Au total, six ministres sont directement rattachés au chef du gouvernement. À titre de comparaison, Gabriel Attal avait, lui, la tutelle de trois ministres délégués, dont le porte-parolat et les relations avec le Parlement. Michel Barnier récupère pour sa part des sujets très politiques. Un choix qui ne doit rien au hasard.
Barnier l’Européen
Parmi ces domaines « réservés », il n’est pas étonnant de retrouver tout d’abord les affaires européennes. Alexis Kohler a effectivement annoncé que le nouveau ministre délégué à l’Europe, Benjamin Haddad (Renaissance), sera désormais rattaché à Matignon, en plus du quai d’Orsay, comme habituellement.
Une façon pour Michel Barnier, ancien négociateur du « Brexit », de garder un œil sur des enjeux qui lui sont chers, malgré le souhait d’Emmanuel Macron de garder la main sur les sujets internationaux. Comme une sorte de continuité pour cet europhile convaincu, ancien eurodéputé, commissaire européen à deux reprises, ou ministre chargé des Affaires européennes (sous Jacques Chirac).
Au-delà de cet attrait personnel, le choix est d’autant plus significatif dans la période actuelle, que le gouvernement français a des épreuves à passer devant la Commission européenne. Il doit effectivement lui présenter rapidement son plan de réduction du déficit, après avoir réclamé un premier délai début septembre sur fond de nouveau dérapage des comptes.
Barnier le trésorier
C’est donc dans ce contexte périlleux que Michel Barnier a fait le choix de récupérer dans son escarcelle le ministère du Budget. Traditionnellement, le garant des comptes publics (en l’occurrence Laurent Saint-Martin, un ancien député macroniste) est à Bercy, avec le ministre de l’Économie et des Finances (désormais Sylvain Armand, un élu Renaissance). C’était le cas avec le duo Bruno Le Maire et Thomas Cazenave ou avec Gabriel Attal et Olivier Dussopt avant lui.
Cela ne le sera plus. Objet de « tractations » jusqu’à la dernière minute, selon Le Monde, cette partition est une façon, pour le Premier ministre, d’avoir une prise conséquente sur l’élaboration du budget 2025, la priorité numéro un dans un contexte de dérapage budgétaire et de croissance atone.

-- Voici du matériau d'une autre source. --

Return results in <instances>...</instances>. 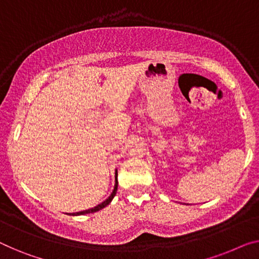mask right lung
Wrapping results in <instances>:
<instances>
[{
    "instance_id": "right-lung-1",
    "label": "right lung",
    "mask_w": 259,
    "mask_h": 259,
    "mask_svg": "<svg viewBox=\"0 0 259 259\" xmlns=\"http://www.w3.org/2000/svg\"><path fill=\"white\" fill-rule=\"evenodd\" d=\"M116 176H117V172H116ZM117 184H118V183H117V178H116V183H115L114 191H113V193H111V195L109 196V198H108V199L106 200V201H103L102 203L98 204V206L94 207V208H91V209H87V210H83V211H78V213H72V214H69V215H83V214H88V213H95V211H98V210H100V209H102V208H105L106 206H108V204L110 203V201H111V200H113L115 194H116Z\"/></svg>"
}]
</instances>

Une tâche particulièrement délicate et qui a déjà pris un retard inédit, malgré la pression de l’Assemblée nationale. Difficile également de ne pas voir derrière ce choix très singulier le souhait de Michel Barnier d’éviter « une forteresse » à Bercy, avec deux ministres qui ne sont pas de son camp.
Barnier l’Ultramarin ?
Enfin, le locataire de Matignon reprend le ministère (de plein exercice cette fois) des Outre-Mer sous sa tutelle. Sous Gabriel Attal, celui-ci était rattaché au ministère de l’Intérieur, un choix dénoncé par plusieurs élus et acteurs locaux, comme reflet d’une approche trop sécuritaire.
Il faut dire, aussi, que ce portefeuille est ultrasensible et émaillé d’urgences, en Nouvelle-Calédonie – où treize personnes sont mortes dans les violences depuis mai. Mais aussi en Martinique – en proie aux tensions ces derniers jours -, en Guadeloupe – touchée par des grèves d’agents EDF – ou encore à Mayotte. Les dossiers du nouveau ministre, le sénateur LR François-Noël Buffet, sont donc nombreux. Ceux de Michel Barnier aussi.